§ Objetivo 1:
Reproduce sin cambios un pasaje del ensayo sobre la dignidad humana. Empieza en las palabras que contienen "embeleño de celotas" y detente después de "del ser humano.".
§ Objetivo 2:
Escribe la continuación del ensayo sobre la dignidad humana a partir de su última oración.

§ Documento:
════════════════════

Cuando desperté de la turca vi los armarios con sus triperías al aire. Sobresaltado, mientras buscaba la bata tiré al suelo la taza con su poso de caldo, traté de acomodar en la zapatilla que encontré un pie hinchado por el calor; y, al ritmo de mis estornudos de rinítico impenitente, con un dolor de cabeza al que la infusión no había hecho ni cosquillas, caí en cuenta de que “lo mejor es lo hecho en casa” y su corolario: “hogar, dulce hogar”, son el consuelo inconflorúctico de quienes de grado o por fuerza ignoran una lección maravillosa que nos da la naturaleza mediante bichos como los quelonios y los testáceos: Cada uno es su propia casa, una casa hecha de concupiscencia y necesidad cuya satisfacción está ligada a un único y ancho lugar: el mundo que cohabita con sus amigos.

embeleño de celotas

Con todo, el macho no es totalmente lerdo de caletre. Sabe que no puede jugar a Flavio Silva sin correr el riesgo de que sus súbditos y acólitos acaben como los celotas de Massada. Como Aristóteles, sabe que “las lanzaderas no tejen solas ni el plectro tañe solo.” E inventa un narcótico inconflorúctico prodigioso que llamo dadivólatra o de la dignidad del ser humano.

El inconfloructo dadivólatra estatuye que a todo hijo de mujer, por el mero hecho de serlo, está revestido de benemerencia; que es acreedor de un trato favorable, de un amor, del que no gozan los animales no humanos ni las cosas inertes.

Al niño que justa o injustamente agrede a su compañero de juegos lo obligan a pedir perdón “porque el ofensor es un niño igual a ti.” Le ofrece excusas y con ello queda reparada la ofensa. Pero el agredido excusante, la mar de contento con la aparente efectividad de su isoaxía, de su valía de igualmente humano, sigue tan desbragado, desprevenido y vulnerable como lo estaba originalmente.

Este inconfloructo es como el envés del antropolátrico. Mientras éste se inventa para empingorotar al hombre sobre el cosmos, el dadivolátrico o de la dignidad humana aparece como un escudo que cada humano esgrime para guarecerse de los excesos de sus congéneres, ya mal empinados en machos. Se inventa para acotar un raquítico acervo cuya presunta inalienabilidad narcotiza al titular, desdibujándole las dimensiones y los efectos reales de su sumisión, de modo que le enerva a priori cualquier pulsión rebelde.

Por cuenta de la dadivolatría el súbdito apechuga de grado con lo que le deja caer el cacique y sólo se lo opone a éste cuando la cianosis le indica que está al límite de la asfixia: “yo también tengo mi dignidad … “ , se dice.

Creer que ser humano es título suficiente para exigir la benefactría y la buena consideración ajenas es un dislate. Y lo es porque tanto como el amor, la benevolencia y su ejecución: la beneficencia, se ganan o no, se merecen o no.

════════════════════

§ Bloque de datos:
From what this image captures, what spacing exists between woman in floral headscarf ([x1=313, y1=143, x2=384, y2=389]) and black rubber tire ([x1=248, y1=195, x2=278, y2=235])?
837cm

════════════════════

§ Respuesta del ejercicio 1:
embeleño de celotas

Con todo, el macho no es totalmente lerdo de caletre. Sabe que no puede jugar a Flavio Silva sin correr el riesgo de que sus súbditos y acólitos acaben como los celotas de Massada. Como Aristóteles, sabe que “las lanzaderas no tejen solas ni el plectro tañe solo.” E inventa un narcótico inconflorúctico prodigioso que llamo dadivólatra o de la dignidad del ser humano.

§ Respuesta del ejercicio 2:
Acaso con sana voluntad el inconfloructo dadivolátrico se inventa para sustentar la existencia de unos “derechos” aparentemente absolutos como, por ejemplo, la vida y la libertad. Pero pasa por alto que el goce y ejercicio de esos derechos son condicionales: no se tienen si no se es ciudadano ni se conservan si no se es buen ciudadano. Ampararlos y hacerlos absolutamente oponibles con base en la dignidad humana legitima feudos de impunidad donde le está vedada la acción a la sociedad que habrá de soportar, resignada, los males que le provengan de ellos. Y por si fuera poco, termina de un borrón con el principio, éste sí natural, de la corresponsabilidad que tienen los ciudadanos respecto de su felicidad.

La titularidad de derechos como la vida y la libertad deriva de la felicidad, que es imposible sin ellos. Pero su manutención no es un galardón gratuito que a cada uno le atribuye su condición humana, sino algo merecido o no en razón de su comportamiento personal con relación a esa felicidad.

de "el hombre" a "el macho"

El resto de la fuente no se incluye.